For a moment let’s imagine a typical country music fan. She’s a working class woman in a small town with a couple kids. If she wants to see her favorite artist in concert a pair of tickets can easily cost a couple hundred dollars. She might have to hire a babysitter. Maybe she’ll have to drive two hours in a gas-guzzling pickup. Parking at the venue probably won’t be free. Beer and refreshments will definitely be overpriced. And if she buys a CD and a tee shirt, the total cost of the evening might run over $300. If she works full-time for $10 an hour, that’s about a whole week’s paycheck after deductions.
She’s not going to go to those lengths unless the artist is someone she is passionate about, It’s important to her to feel as if the artist has the same wants and needs that she does, the same dreams and disappointments, and the same ups and downs. But she’s not likely to spend a week’s pay unless that artist is also someone she idolizes, someone who seems larger than life. .
Singers create their images through the songs they sing, so you have to create songs that help make their fans adore them if you want to have commercial success. A male artist needs to come across as someone men want to be and women want to be with, or vise versa for female artists.

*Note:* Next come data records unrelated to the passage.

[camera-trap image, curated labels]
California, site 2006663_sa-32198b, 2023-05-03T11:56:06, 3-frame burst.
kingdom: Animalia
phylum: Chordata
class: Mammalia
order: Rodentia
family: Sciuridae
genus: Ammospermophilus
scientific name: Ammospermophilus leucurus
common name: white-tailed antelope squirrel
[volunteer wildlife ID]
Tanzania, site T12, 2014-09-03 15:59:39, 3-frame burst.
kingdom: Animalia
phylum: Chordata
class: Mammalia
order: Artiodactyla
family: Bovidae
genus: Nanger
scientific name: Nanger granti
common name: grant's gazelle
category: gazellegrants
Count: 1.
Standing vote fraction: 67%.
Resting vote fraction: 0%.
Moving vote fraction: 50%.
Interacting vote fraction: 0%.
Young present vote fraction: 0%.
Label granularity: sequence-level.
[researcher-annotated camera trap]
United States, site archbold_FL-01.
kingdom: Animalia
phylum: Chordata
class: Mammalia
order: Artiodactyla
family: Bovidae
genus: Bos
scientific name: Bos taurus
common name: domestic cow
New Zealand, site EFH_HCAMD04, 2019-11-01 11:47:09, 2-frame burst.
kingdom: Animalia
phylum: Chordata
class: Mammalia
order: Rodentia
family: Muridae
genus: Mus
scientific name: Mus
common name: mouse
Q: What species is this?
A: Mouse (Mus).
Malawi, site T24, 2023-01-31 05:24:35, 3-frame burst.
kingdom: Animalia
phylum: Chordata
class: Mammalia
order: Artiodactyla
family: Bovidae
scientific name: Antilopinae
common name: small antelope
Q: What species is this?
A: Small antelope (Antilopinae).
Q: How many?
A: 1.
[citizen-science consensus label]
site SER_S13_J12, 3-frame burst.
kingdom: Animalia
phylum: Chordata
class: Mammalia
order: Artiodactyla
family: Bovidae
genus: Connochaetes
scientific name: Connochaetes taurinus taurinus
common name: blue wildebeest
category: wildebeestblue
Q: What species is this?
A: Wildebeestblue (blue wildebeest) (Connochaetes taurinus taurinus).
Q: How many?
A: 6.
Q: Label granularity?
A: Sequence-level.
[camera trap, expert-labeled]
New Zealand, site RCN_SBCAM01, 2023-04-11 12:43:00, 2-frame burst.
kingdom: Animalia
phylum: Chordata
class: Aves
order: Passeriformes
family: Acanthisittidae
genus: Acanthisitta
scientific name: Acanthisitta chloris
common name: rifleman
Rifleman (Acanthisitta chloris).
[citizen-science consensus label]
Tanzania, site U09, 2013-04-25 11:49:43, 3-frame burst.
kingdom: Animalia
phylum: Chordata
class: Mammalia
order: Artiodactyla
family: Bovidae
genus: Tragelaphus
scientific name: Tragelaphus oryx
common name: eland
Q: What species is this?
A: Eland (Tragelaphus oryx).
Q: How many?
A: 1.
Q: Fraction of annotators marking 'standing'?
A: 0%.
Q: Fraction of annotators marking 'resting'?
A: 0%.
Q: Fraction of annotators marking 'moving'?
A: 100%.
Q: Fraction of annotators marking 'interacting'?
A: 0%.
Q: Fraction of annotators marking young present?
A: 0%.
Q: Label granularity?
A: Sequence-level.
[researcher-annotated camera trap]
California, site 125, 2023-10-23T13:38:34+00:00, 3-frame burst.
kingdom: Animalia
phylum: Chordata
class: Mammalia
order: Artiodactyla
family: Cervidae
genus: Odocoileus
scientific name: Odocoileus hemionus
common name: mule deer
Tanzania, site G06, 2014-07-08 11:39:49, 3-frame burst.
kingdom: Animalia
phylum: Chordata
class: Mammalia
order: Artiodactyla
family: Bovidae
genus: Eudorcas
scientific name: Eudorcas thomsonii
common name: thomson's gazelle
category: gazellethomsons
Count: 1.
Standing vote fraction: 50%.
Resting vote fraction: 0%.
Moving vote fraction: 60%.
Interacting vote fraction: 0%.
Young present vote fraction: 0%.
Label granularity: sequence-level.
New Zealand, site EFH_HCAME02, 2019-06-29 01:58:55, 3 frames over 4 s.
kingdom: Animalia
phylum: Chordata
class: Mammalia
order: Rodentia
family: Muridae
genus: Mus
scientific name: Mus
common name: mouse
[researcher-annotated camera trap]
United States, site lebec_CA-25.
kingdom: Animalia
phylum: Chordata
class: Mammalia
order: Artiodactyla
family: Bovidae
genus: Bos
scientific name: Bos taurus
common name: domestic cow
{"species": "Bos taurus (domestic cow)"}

It’s a good when songs show singers being vulnerable because that helps fans relate to them. But if the character you create for the singer to portray in your song comes across as unappealing – weak, insecure, old, out-of-shape, unkind, immoral, etc. – it’s going to be hard to get a cut by an artist who is trying to fill stadiums, and cuts by artists who do are the ones that pay enough to let you quit your day job.